Souls on Board -
Blood Face EP (Low Transit Industries)
I wasn't sure about
Souls on Board's debut EP. It was very short (three real tracks), and while there was the surfed-out drive of
How to Make a Fire, there was also unconvincing alt-rock (
Hand) and kinda gimmicky Doors-style in
Oh These Walls!But potential, and a solid live show, got me into the next EP. And from the first track, that's a good decision.
Where the Dance Is may be an unwieldy name but it's a really good track, a perfectly produced almost-krautrock stomper with excellent guitar lines; just psychy enough while retaining a beautiful tone.
This guitar sound, drawn out of the instrument by Finn Keane's recording and Anthony Petrucci's deft fingers, is the icing the EP. Just to the cleaner side of psych-surf, with enough reverb to fill the mix, and some great chords - I love the up-and-down progression of the chorus in
Fingers.
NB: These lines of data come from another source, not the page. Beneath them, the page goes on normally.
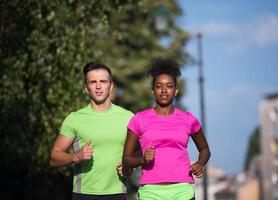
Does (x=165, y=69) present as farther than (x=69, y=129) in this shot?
No

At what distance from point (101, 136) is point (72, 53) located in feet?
20.1

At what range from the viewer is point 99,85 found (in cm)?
→ 631

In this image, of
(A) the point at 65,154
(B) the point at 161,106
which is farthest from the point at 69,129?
(B) the point at 161,106

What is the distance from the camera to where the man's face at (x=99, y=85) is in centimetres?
632

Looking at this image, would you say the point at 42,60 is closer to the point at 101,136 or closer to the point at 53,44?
the point at 53,44

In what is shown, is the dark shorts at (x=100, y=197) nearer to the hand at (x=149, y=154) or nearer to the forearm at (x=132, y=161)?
the forearm at (x=132, y=161)

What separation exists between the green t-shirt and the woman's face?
47 cm

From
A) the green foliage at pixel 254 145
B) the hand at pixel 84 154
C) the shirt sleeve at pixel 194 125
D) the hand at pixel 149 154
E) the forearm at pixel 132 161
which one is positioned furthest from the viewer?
the green foliage at pixel 254 145

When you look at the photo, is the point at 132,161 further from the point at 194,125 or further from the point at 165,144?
the point at 194,125

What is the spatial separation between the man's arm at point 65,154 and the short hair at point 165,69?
31.6 inches

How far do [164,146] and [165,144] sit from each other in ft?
0.07

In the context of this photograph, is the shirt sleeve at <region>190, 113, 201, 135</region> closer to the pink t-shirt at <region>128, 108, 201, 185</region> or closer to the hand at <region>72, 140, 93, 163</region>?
the pink t-shirt at <region>128, 108, 201, 185</region>

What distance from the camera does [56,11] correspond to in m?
12.0

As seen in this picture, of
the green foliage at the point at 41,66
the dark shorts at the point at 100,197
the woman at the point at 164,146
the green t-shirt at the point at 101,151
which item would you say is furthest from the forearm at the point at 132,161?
the green foliage at the point at 41,66
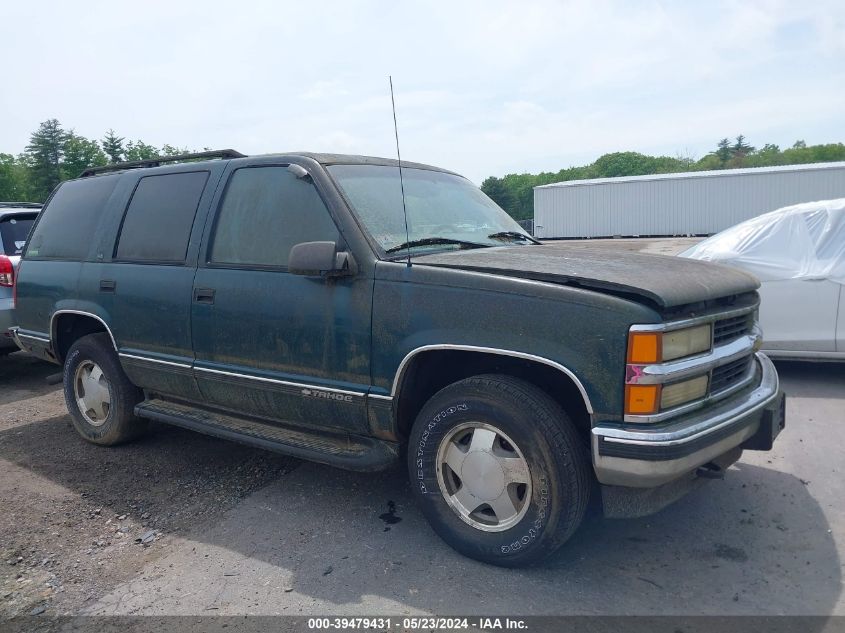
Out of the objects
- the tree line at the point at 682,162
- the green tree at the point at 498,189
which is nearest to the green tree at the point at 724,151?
the tree line at the point at 682,162

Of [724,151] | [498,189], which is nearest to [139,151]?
[498,189]

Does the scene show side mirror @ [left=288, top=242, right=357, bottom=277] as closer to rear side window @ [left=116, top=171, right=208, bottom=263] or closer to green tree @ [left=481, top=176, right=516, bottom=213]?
rear side window @ [left=116, top=171, right=208, bottom=263]

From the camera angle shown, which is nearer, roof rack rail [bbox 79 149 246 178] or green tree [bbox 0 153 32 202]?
roof rack rail [bbox 79 149 246 178]

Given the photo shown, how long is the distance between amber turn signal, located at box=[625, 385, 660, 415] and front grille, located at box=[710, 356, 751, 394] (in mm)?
504

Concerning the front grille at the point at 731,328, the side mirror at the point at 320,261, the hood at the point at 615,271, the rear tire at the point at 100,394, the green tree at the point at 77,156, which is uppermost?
the green tree at the point at 77,156

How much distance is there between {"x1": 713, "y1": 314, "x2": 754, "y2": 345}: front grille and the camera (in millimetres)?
3205

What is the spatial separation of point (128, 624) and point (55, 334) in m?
3.17

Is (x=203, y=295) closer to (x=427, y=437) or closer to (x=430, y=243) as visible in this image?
(x=430, y=243)

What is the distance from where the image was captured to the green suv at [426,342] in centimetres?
285

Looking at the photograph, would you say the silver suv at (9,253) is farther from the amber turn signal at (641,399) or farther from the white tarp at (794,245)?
the white tarp at (794,245)

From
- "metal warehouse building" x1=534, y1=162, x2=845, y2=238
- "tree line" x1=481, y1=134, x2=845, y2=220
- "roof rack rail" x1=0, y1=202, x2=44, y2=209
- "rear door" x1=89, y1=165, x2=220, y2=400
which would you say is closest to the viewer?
"rear door" x1=89, y1=165, x2=220, y2=400

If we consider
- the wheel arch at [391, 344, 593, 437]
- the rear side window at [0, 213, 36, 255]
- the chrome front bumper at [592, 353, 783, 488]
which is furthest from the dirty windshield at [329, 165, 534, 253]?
the rear side window at [0, 213, 36, 255]

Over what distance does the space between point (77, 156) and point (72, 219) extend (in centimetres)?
5731

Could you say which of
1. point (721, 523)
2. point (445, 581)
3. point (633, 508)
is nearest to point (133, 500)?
point (445, 581)
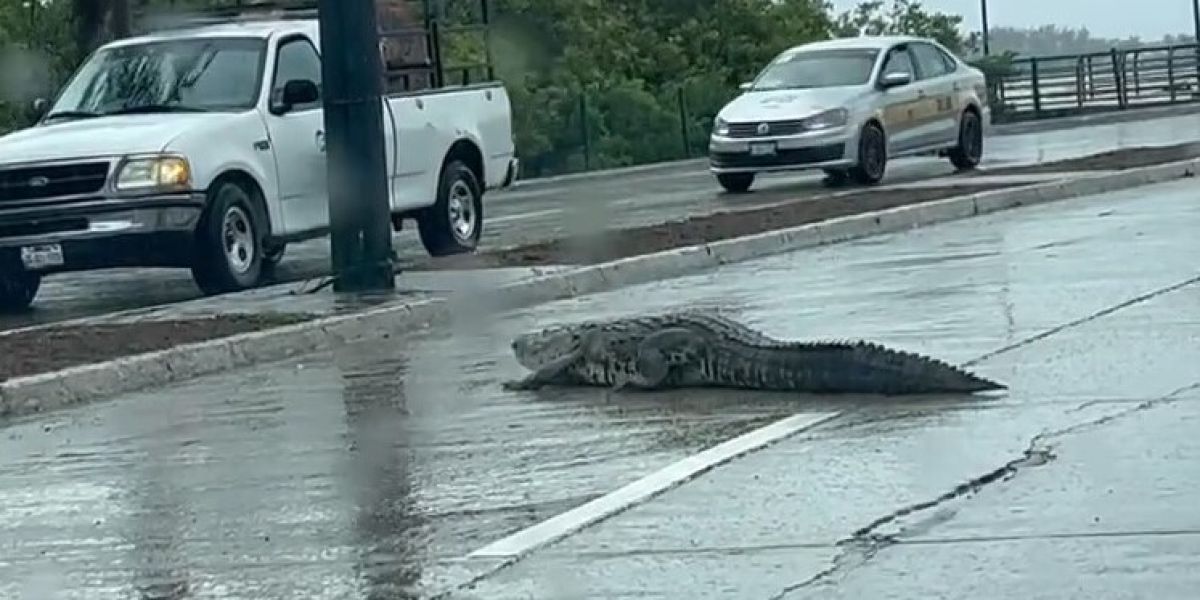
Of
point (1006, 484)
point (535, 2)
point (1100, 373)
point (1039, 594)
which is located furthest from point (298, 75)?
point (535, 2)

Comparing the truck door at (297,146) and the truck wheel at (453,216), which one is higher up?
the truck door at (297,146)

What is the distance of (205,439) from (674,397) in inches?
81.4

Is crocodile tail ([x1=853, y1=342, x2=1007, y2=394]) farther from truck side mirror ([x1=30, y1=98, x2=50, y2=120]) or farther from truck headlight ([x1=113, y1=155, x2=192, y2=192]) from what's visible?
truck side mirror ([x1=30, y1=98, x2=50, y2=120])

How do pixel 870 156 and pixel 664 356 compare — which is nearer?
pixel 664 356

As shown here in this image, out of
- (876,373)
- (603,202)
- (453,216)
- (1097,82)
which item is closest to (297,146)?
(453,216)

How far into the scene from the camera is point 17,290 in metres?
18.5

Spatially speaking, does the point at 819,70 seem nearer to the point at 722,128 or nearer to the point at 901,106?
the point at 901,106

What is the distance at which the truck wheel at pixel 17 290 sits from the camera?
1823cm

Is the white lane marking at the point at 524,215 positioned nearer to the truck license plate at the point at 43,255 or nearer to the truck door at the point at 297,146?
the truck door at the point at 297,146

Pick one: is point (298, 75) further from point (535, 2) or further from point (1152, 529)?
point (535, 2)

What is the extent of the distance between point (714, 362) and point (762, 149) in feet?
53.0

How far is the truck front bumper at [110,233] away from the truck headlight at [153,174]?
3.3 inches

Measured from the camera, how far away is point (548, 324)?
15203 millimetres

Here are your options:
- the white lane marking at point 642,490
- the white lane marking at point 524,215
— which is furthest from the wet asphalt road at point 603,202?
the white lane marking at point 642,490
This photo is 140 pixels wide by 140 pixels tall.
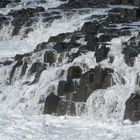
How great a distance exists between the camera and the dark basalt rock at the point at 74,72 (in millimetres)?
18031

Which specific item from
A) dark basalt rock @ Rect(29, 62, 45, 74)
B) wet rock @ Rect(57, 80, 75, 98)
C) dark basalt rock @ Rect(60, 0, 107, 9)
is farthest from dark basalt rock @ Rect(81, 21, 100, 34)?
dark basalt rock @ Rect(60, 0, 107, 9)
Underneath, it's the seething rhythm section, Simon Edwards' pacy drums and some bubbling bass lines, as we see in the garagey speed-punk of
This City's Full of Spies. At less than two minutes, it's completely different from the full-bodied jams of previous tracks, but pulled off with simple panache.
There's blissed-out keyboard crawl in
Souls on Board before kicking back hard into
Don't Let Them Say It Be So, another quicky punky track with a new-wave shouted chorus. Ignore the self-indulgent though strangely appropriate closer, a self-recorded noodle from Petrucci.
Melbourne has plenty of buzz bands but Souls on Board actually know chords, crafting songs rather than dumping energetic disposable pap. I'd compare them with Yo La Tengo if that wasn't a ridiculous and onerous comparison for a young band. But good things will come from these minds.